Background:
The International Federation of Red Cross and Red Crescent Societies (IFRC) is the world’s largest humanitarian organization, with a network of 192-member National Societies. The overall aim of the IFRC is “to inspire, encourage, facilitate, and promote at all times all forms of humanitarian activities by National Societies with a view to preventing and alleviating human suffering and thereby contributing to the maintenance and promotion of human dignity and peace in the world.” The IFRC works to meet the needs and improve the lives of vulnerable people before, during and after disasters, health emergencies and other crises.
The IFRC is part of the International Red Cross and Red Crescent Movement (Movement), together with its member National Societies and the International Committee of the Red Cross (ICRC). The work of the IFRC is guided by the following fundamental principles: humanity, impartiality, neutrality, independence, voluntary service, unity, and universality.
The IFRC has five regional offices in Africa, Asia Pacific, Middle East and North Africa, Europe, and the Americas. The IFRC also has country cluster delegations and country delegations throughout the world.
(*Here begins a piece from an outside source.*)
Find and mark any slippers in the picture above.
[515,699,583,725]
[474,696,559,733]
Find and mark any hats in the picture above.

Together, the Geneva Headquarters and the field structure (regional, cluster and country delegations) comprise the IFRC Secretariat.
At Geneva level the Health and Care Department consists of four teams: Emergency Health, Risk Communication and Community Engagement (RCCE), WASH and Community Health. This consultancy will support the work of the Community Health Team.
The Community Health Team supports a large global malaria partnership, the Alliance for Malaria Prevention (AMP), which is focused on three main activities: (1) coordination of partners involved in insecticide-treated net (ITN) campaign and continuous distribution activities; (2) development of operational guidance for planning and implementation of ITN distribution; and (3) supporting national malaria programmes to identify, address and document operational successes and challenges to meeting the WHO Global Technical Strategy (GTS) targets for high coverage and use of ITNs. AMP is a workstream within the RBM Partnership to End Malaria and is a partnership of more than 40 organizations, including government, private sector, faith-based and humanitarian organizations. Harnessing the global leadership and management systems of IFRC, AMP is uniquely positioned to support and advance country-level efforts to promote high-quality, high-impact, efficient distribution of ITNs to increase population access to nets in malaria endemic countries through both campaign and continuous distribution channels.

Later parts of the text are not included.